Many viruses cause both lytic infections, where they release viral particles, and dormant infections, where they await future opportunities to reactivate.1 The benefits of each transmission mode depend on the density of susceptible hosts in the environment.2-4 Some viruses infecting bacteria use molecular signaling to respond plastically to changes in host availability.5 These viruses produce a signal during lytic infection and regulate, based on the signal concentration in the environment, the probability with which they switch to causing dormant infections.5,6 We present an analytical framework to examine the adaptive significance of plasticity in viral life-history traits in fluctuating environments. Our model generalizes and extends previous theory7 and predicts that host density fluctuations should select for plasticity in entering lysogeny as well as virus reactivation once signal concentrations decline. Using Bacillus subtilis and its phage phi3T, we experimentally confirm the prediction that phages use signal to make informed decisions over prophage induction. We also demonstrate that lysogens produce signaling molecules and that signal is degraded by hosts in a density-dependent manner. Declining signal concentrations therefore potentially indicate the presence of uninfected hosts and trigger prophage induction. Finally, we find that conflict over the responses of lysogenization and reactivation to signal is resolved through the evolution of different response thresholds for each trait. Collectively, these findings deepen our understanding of the ways viruses use molecular communication to regulate their infection strategies, which can be leveraged to manipulate host and phage population dynamics in natural environments.

Coevolution between bacterial CRISPR-Cas systems and their bacteriophages.

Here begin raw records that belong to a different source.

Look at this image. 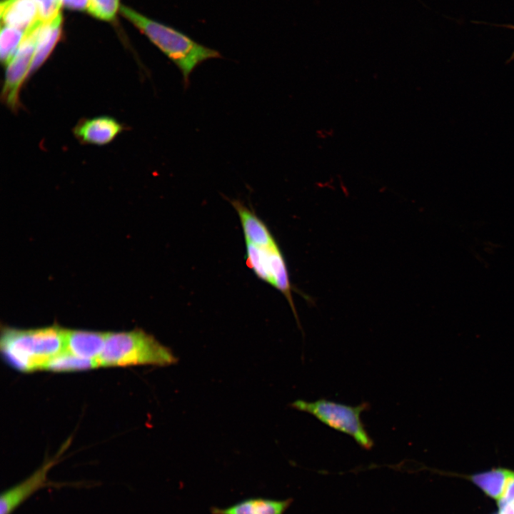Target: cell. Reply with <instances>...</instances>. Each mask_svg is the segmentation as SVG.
Wrapping results in <instances>:
<instances>
[{
	"label": "cell",
	"instance_id": "obj_1",
	"mask_svg": "<svg viewBox=\"0 0 514 514\" xmlns=\"http://www.w3.org/2000/svg\"><path fill=\"white\" fill-rule=\"evenodd\" d=\"M0 349L14 369L24 373L42 371L66 350L65 329L58 325L34 329L5 326L1 331Z\"/></svg>",
	"mask_w": 514,
	"mask_h": 514
},
{
	"label": "cell",
	"instance_id": "obj_2",
	"mask_svg": "<svg viewBox=\"0 0 514 514\" xmlns=\"http://www.w3.org/2000/svg\"><path fill=\"white\" fill-rule=\"evenodd\" d=\"M121 14L169 59L181 73L185 86L194 69L203 61L221 58L220 52L193 40L186 34L163 24L125 6Z\"/></svg>",
	"mask_w": 514,
	"mask_h": 514
},
{
	"label": "cell",
	"instance_id": "obj_3",
	"mask_svg": "<svg viewBox=\"0 0 514 514\" xmlns=\"http://www.w3.org/2000/svg\"><path fill=\"white\" fill-rule=\"evenodd\" d=\"M170 348L141 329L106 332L103 351L98 360L100 366H167L176 363Z\"/></svg>",
	"mask_w": 514,
	"mask_h": 514
},
{
	"label": "cell",
	"instance_id": "obj_4",
	"mask_svg": "<svg viewBox=\"0 0 514 514\" xmlns=\"http://www.w3.org/2000/svg\"><path fill=\"white\" fill-rule=\"evenodd\" d=\"M291 407L307 413L328 427L351 436L364 450H370L373 447V440L361 420L362 413L370 409V404L367 402L353 406L324 398L314 401L297 400L291 403Z\"/></svg>",
	"mask_w": 514,
	"mask_h": 514
},
{
	"label": "cell",
	"instance_id": "obj_5",
	"mask_svg": "<svg viewBox=\"0 0 514 514\" xmlns=\"http://www.w3.org/2000/svg\"><path fill=\"white\" fill-rule=\"evenodd\" d=\"M42 22L39 20L25 32L18 49L5 66V78L1 99L6 107L13 113H17L22 107L20 93L24 82L29 78L37 33Z\"/></svg>",
	"mask_w": 514,
	"mask_h": 514
},
{
	"label": "cell",
	"instance_id": "obj_6",
	"mask_svg": "<svg viewBox=\"0 0 514 514\" xmlns=\"http://www.w3.org/2000/svg\"><path fill=\"white\" fill-rule=\"evenodd\" d=\"M246 263L247 266L253 271L258 278L272 286L283 294L299 324L292 298V286L288 268L279 246L261 247L248 243H246Z\"/></svg>",
	"mask_w": 514,
	"mask_h": 514
},
{
	"label": "cell",
	"instance_id": "obj_7",
	"mask_svg": "<svg viewBox=\"0 0 514 514\" xmlns=\"http://www.w3.org/2000/svg\"><path fill=\"white\" fill-rule=\"evenodd\" d=\"M125 130V126L115 118L99 116L80 119L72 131L75 138L82 144L105 146Z\"/></svg>",
	"mask_w": 514,
	"mask_h": 514
},
{
	"label": "cell",
	"instance_id": "obj_8",
	"mask_svg": "<svg viewBox=\"0 0 514 514\" xmlns=\"http://www.w3.org/2000/svg\"><path fill=\"white\" fill-rule=\"evenodd\" d=\"M54 463L52 460L46 462L29 478L2 493L0 500V514H11L35 492L46 486L47 473Z\"/></svg>",
	"mask_w": 514,
	"mask_h": 514
},
{
	"label": "cell",
	"instance_id": "obj_9",
	"mask_svg": "<svg viewBox=\"0 0 514 514\" xmlns=\"http://www.w3.org/2000/svg\"><path fill=\"white\" fill-rule=\"evenodd\" d=\"M106 338L104 332L65 329L66 351L78 357L98 361Z\"/></svg>",
	"mask_w": 514,
	"mask_h": 514
},
{
	"label": "cell",
	"instance_id": "obj_10",
	"mask_svg": "<svg viewBox=\"0 0 514 514\" xmlns=\"http://www.w3.org/2000/svg\"><path fill=\"white\" fill-rule=\"evenodd\" d=\"M230 202L239 217L246 243L261 247L278 245L268 226L253 211L238 200Z\"/></svg>",
	"mask_w": 514,
	"mask_h": 514
},
{
	"label": "cell",
	"instance_id": "obj_11",
	"mask_svg": "<svg viewBox=\"0 0 514 514\" xmlns=\"http://www.w3.org/2000/svg\"><path fill=\"white\" fill-rule=\"evenodd\" d=\"M293 503L291 498L277 500L251 497L228 507H211V514H284Z\"/></svg>",
	"mask_w": 514,
	"mask_h": 514
},
{
	"label": "cell",
	"instance_id": "obj_12",
	"mask_svg": "<svg viewBox=\"0 0 514 514\" xmlns=\"http://www.w3.org/2000/svg\"><path fill=\"white\" fill-rule=\"evenodd\" d=\"M62 15L60 13L53 19L44 21L40 26L37 33L29 77L43 66L60 40L62 33Z\"/></svg>",
	"mask_w": 514,
	"mask_h": 514
},
{
	"label": "cell",
	"instance_id": "obj_13",
	"mask_svg": "<svg viewBox=\"0 0 514 514\" xmlns=\"http://www.w3.org/2000/svg\"><path fill=\"white\" fill-rule=\"evenodd\" d=\"M1 19L2 25L25 32L40 19L34 0H2Z\"/></svg>",
	"mask_w": 514,
	"mask_h": 514
},
{
	"label": "cell",
	"instance_id": "obj_14",
	"mask_svg": "<svg viewBox=\"0 0 514 514\" xmlns=\"http://www.w3.org/2000/svg\"><path fill=\"white\" fill-rule=\"evenodd\" d=\"M513 470L505 468H493L465 478L478 486L488 497L498 500Z\"/></svg>",
	"mask_w": 514,
	"mask_h": 514
},
{
	"label": "cell",
	"instance_id": "obj_15",
	"mask_svg": "<svg viewBox=\"0 0 514 514\" xmlns=\"http://www.w3.org/2000/svg\"><path fill=\"white\" fill-rule=\"evenodd\" d=\"M98 366L99 364L97 361L82 358L65 350L52 358L44 370L52 372H74L87 371Z\"/></svg>",
	"mask_w": 514,
	"mask_h": 514
},
{
	"label": "cell",
	"instance_id": "obj_16",
	"mask_svg": "<svg viewBox=\"0 0 514 514\" xmlns=\"http://www.w3.org/2000/svg\"><path fill=\"white\" fill-rule=\"evenodd\" d=\"M25 35V31L8 26H1L0 34V57L6 66L13 57Z\"/></svg>",
	"mask_w": 514,
	"mask_h": 514
},
{
	"label": "cell",
	"instance_id": "obj_17",
	"mask_svg": "<svg viewBox=\"0 0 514 514\" xmlns=\"http://www.w3.org/2000/svg\"><path fill=\"white\" fill-rule=\"evenodd\" d=\"M120 8V0H90L87 10L92 16L110 21Z\"/></svg>",
	"mask_w": 514,
	"mask_h": 514
},
{
	"label": "cell",
	"instance_id": "obj_18",
	"mask_svg": "<svg viewBox=\"0 0 514 514\" xmlns=\"http://www.w3.org/2000/svg\"><path fill=\"white\" fill-rule=\"evenodd\" d=\"M34 1L38 8L39 19L43 21H50L61 13V0Z\"/></svg>",
	"mask_w": 514,
	"mask_h": 514
},
{
	"label": "cell",
	"instance_id": "obj_19",
	"mask_svg": "<svg viewBox=\"0 0 514 514\" xmlns=\"http://www.w3.org/2000/svg\"><path fill=\"white\" fill-rule=\"evenodd\" d=\"M514 500V470L510 475L500 499L497 501L498 509Z\"/></svg>",
	"mask_w": 514,
	"mask_h": 514
},
{
	"label": "cell",
	"instance_id": "obj_20",
	"mask_svg": "<svg viewBox=\"0 0 514 514\" xmlns=\"http://www.w3.org/2000/svg\"><path fill=\"white\" fill-rule=\"evenodd\" d=\"M90 0H61L63 6L76 11L88 9Z\"/></svg>",
	"mask_w": 514,
	"mask_h": 514
},
{
	"label": "cell",
	"instance_id": "obj_21",
	"mask_svg": "<svg viewBox=\"0 0 514 514\" xmlns=\"http://www.w3.org/2000/svg\"><path fill=\"white\" fill-rule=\"evenodd\" d=\"M498 514H514V500L500 508Z\"/></svg>",
	"mask_w": 514,
	"mask_h": 514
},
{
	"label": "cell",
	"instance_id": "obj_22",
	"mask_svg": "<svg viewBox=\"0 0 514 514\" xmlns=\"http://www.w3.org/2000/svg\"><path fill=\"white\" fill-rule=\"evenodd\" d=\"M500 26L507 27V28H509V29H514V25H511V24H503V25H500ZM514 59V51H513V54H512L510 60H512V59Z\"/></svg>",
	"mask_w": 514,
	"mask_h": 514
},
{
	"label": "cell",
	"instance_id": "obj_23",
	"mask_svg": "<svg viewBox=\"0 0 514 514\" xmlns=\"http://www.w3.org/2000/svg\"><path fill=\"white\" fill-rule=\"evenodd\" d=\"M495 514H498V513H495Z\"/></svg>",
	"mask_w": 514,
	"mask_h": 514
}]
</instances>
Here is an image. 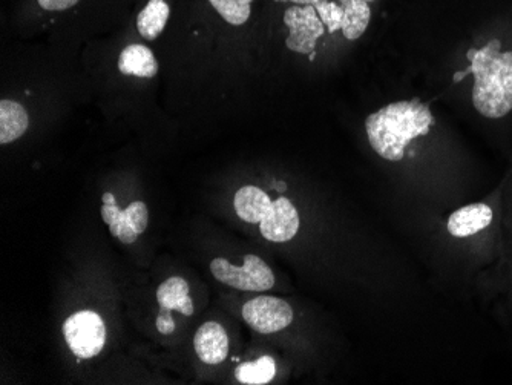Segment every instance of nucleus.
Masks as SVG:
<instances>
[{"instance_id": "obj_1", "label": "nucleus", "mask_w": 512, "mask_h": 385, "mask_svg": "<svg viewBox=\"0 0 512 385\" xmlns=\"http://www.w3.org/2000/svg\"><path fill=\"white\" fill-rule=\"evenodd\" d=\"M470 79V102L477 116L500 122L512 114V27H496L476 37L463 56L454 82Z\"/></svg>"}, {"instance_id": "obj_2", "label": "nucleus", "mask_w": 512, "mask_h": 385, "mask_svg": "<svg viewBox=\"0 0 512 385\" xmlns=\"http://www.w3.org/2000/svg\"><path fill=\"white\" fill-rule=\"evenodd\" d=\"M368 145L385 162L401 163L411 140L436 126L433 111L421 99L398 100L371 112L365 119Z\"/></svg>"}, {"instance_id": "obj_3", "label": "nucleus", "mask_w": 512, "mask_h": 385, "mask_svg": "<svg viewBox=\"0 0 512 385\" xmlns=\"http://www.w3.org/2000/svg\"><path fill=\"white\" fill-rule=\"evenodd\" d=\"M211 272L215 280L243 292H267L275 286L272 269L256 255H246L241 267L230 264L226 258H215Z\"/></svg>"}, {"instance_id": "obj_4", "label": "nucleus", "mask_w": 512, "mask_h": 385, "mask_svg": "<svg viewBox=\"0 0 512 385\" xmlns=\"http://www.w3.org/2000/svg\"><path fill=\"white\" fill-rule=\"evenodd\" d=\"M66 344L77 358L91 359L102 352L106 343V327L102 316L82 310L69 316L63 324Z\"/></svg>"}, {"instance_id": "obj_5", "label": "nucleus", "mask_w": 512, "mask_h": 385, "mask_svg": "<svg viewBox=\"0 0 512 385\" xmlns=\"http://www.w3.org/2000/svg\"><path fill=\"white\" fill-rule=\"evenodd\" d=\"M243 320L255 332L272 335L292 324L293 309L278 297H256L244 304Z\"/></svg>"}, {"instance_id": "obj_6", "label": "nucleus", "mask_w": 512, "mask_h": 385, "mask_svg": "<svg viewBox=\"0 0 512 385\" xmlns=\"http://www.w3.org/2000/svg\"><path fill=\"white\" fill-rule=\"evenodd\" d=\"M494 218H496V211L490 203L485 201L470 203L456 209L450 215L447 223L448 234L459 240L476 237L493 226Z\"/></svg>"}, {"instance_id": "obj_7", "label": "nucleus", "mask_w": 512, "mask_h": 385, "mask_svg": "<svg viewBox=\"0 0 512 385\" xmlns=\"http://www.w3.org/2000/svg\"><path fill=\"white\" fill-rule=\"evenodd\" d=\"M261 235L272 243H286L299 231V215L289 198L272 201L269 212L260 223Z\"/></svg>"}, {"instance_id": "obj_8", "label": "nucleus", "mask_w": 512, "mask_h": 385, "mask_svg": "<svg viewBox=\"0 0 512 385\" xmlns=\"http://www.w3.org/2000/svg\"><path fill=\"white\" fill-rule=\"evenodd\" d=\"M194 347L201 361L217 366L229 355V336L221 324L209 321L195 333Z\"/></svg>"}, {"instance_id": "obj_9", "label": "nucleus", "mask_w": 512, "mask_h": 385, "mask_svg": "<svg viewBox=\"0 0 512 385\" xmlns=\"http://www.w3.org/2000/svg\"><path fill=\"white\" fill-rule=\"evenodd\" d=\"M119 70L125 76L152 79L157 76L158 62L148 47L140 43H132L120 53Z\"/></svg>"}, {"instance_id": "obj_10", "label": "nucleus", "mask_w": 512, "mask_h": 385, "mask_svg": "<svg viewBox=\"0 0 512 385\" xmlns=\"http://www.w3.org/2000/svg\"><path fill=\"white\" fill-rule=\"evenodd\" d=\"M238 217L246 223H261L272 206V200L263 189L256 186H243L238 189L234 200Z\"/></svg>"}, {"instance_id": "obj_11", "label": "nucleus", "mask_w": 512, "mask_h": 385, "mask_svg": "<svg viewBox=\"0 0 512 385\" xmlns=\"http://www.w3.org/2000/svg\"><path fill=\"white\" fill-rule=\"evenodd\" d=\"M30 117L27 109L14 100H2L0 102V143L16 142L28 131Z\"/></svg>"}, {"instance_id": "obj_12", "label": "nucleus", "mask_w": 512, "mask_h": 385, "mask_svg": "<svg viewBox=\"0 0 512 385\" xmlns=\"http://www.w3.org/2000/svg\"><path fill=\"white\" fill-rule=\"evenodd\" d=\"M171 8L166 0H149L137 17V30L146 40H155L168 25Z\"/></svg>"}, {"instance_id": "obj_13", "label": "nucleus", "mask_w": 512, "mask_h": 385, "mask_svg": "<svg viewBox=\"0 0 512 385\" xmlns=\"http://www.w3.org/2000/svg\"><path fill=\"white\" fill-rule=\"evenodd\" d=\"M215 13L230 27L241 28L253 17L256 0H207Z\"/></svg>"}, {"instance_id": "obj_14", "label": "nucleus", "mask_w": 512, "mask_h": 385, "mask_svg": "<svg viewBox=\"0 0 512 385\" xmlns=\"http://www.w3.org/2000/svg\"><path fill=\"white\" fill-rule=\"evenodd\" d=\"M276 375L275 359L270 356H261L258 361L243 362L235 370V378L246 385L269 384Z\"/></svg>"}, {"instance_id": "obj_15", "label": "nucleus", "mask_w": 512, "mask_h": 385, "mask_svg": "<svg viewBox=\"0 0 512 385\" xmlns=\"http://www.w3.org/2000/svg\"><path fill=\"white\" fill-rule=\"evenodd\" d=\"M103 221L109 226V231L115 238H119L122 243L132 244L137 241L138 234L134 229L126 224V215L123 209L117 205H103Z\"/></svg>"}, {"instance_id": "obj_16", "label": "nucleus", "mask_w": 512, "mask_h": 385, "mask_svg": "<svg viewBox=\"0 0 512 385\" xmlns=\"http://www.w3.org/2000/svg\"><path fill=\"white\" fill-rule=\"evenodd\" d=\"M189 295L188 281L180 277H172L161 284L157 290V301L166 309H177L178 303Z\"/></svg>"}, {"instance_id": "obj_17", "label": "nucleus", "mask_w": 512, "mask_h": 385, "mask_svg": "<svg viewBox=\"0 0 512 385\" xmlns=\"http://www.w3.org/2000/svg\"><path fill=\"white\" fill-rule=\"evenodd\" d=\"M126 224L134 229L138 235H142L148 228L149 214L148 206L143 201H134L125 209Z\"/></svg>"}, {"instance_id": "obj_18", "label": "nucleus", "mask_w": 512, "mask_h": 385, "mask_svg": "<svg viewBox=\"0 0 512 385\" xmlns=\"http://www.w3.org/2000/svg\"><path fill=\"white\" fill-rule=\"evenodd\" d=\"M155 327H157L158 332L163 333V335H171V333H174L175 321L174 318H172L171 309L161 307L157 321H155Z\"/></svg>"}, {"instance_id": "obj_19", "label": "nucleus", "mask_w": 512, "mask_h": 385, "mask_svg": "<svg viewBox=\"0 0 512 385\" xmlns=\"http://www.w3.org/2000/svg\"><path fill=\"white\" fill-rule=\"evenodd\" d=\"M80 0H37V4L46 11H65L76 7Z\"/></svg>"}, {"instance_id": "obj_20", "label": "nucleus", "mask_w": 512, "mask_h": 385, "mask_svg": "<svg viewBox=\"0 0 512 385\" xmlns=\"http://www.w3.org/2000/svg\"><path fill=\"white\" fill-rule=\"evenodd\" d=\"M177 312L183 313L184 316L194 315V303H192L191 297H184L183 300L178 303Z\"/></svg>"}, {"instance_id": "obj_21", "label": "nucleus", "mask_w": 512, "mask_h": 385, "mask_svg": "<svg viewBox=\"0 0 512 385\" xmlns=\"http://www.w3.org/2000/svg\"><path fill=\"white\" fill-rule=\"evenodd\" d=\"M103 205H117V201H115V197L111 192H106V194L103 195Z\"/></svg>"}]
</instances>
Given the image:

CRISPR-Cas systems provide bacteria and archaea with adaptive, heritable immunity against their viruses (bacteriophages and phages) and other parasitic genetic elements. CRISPR-Cas systems are highly diverse, and we are only beginning to understand their relative importance in phage defense. In this review, we will discuss when and why CRISPR-Cas immunity against phages evolves, and how this, in turn, selects for the evolution of immune evasion by phages. Finally, we will discuss our current understanding of if, and when, we observe coevolution between CRISPR-Cas systems and phages, and how this may be influenced by the mechanism of CRISPR-Cas immunity.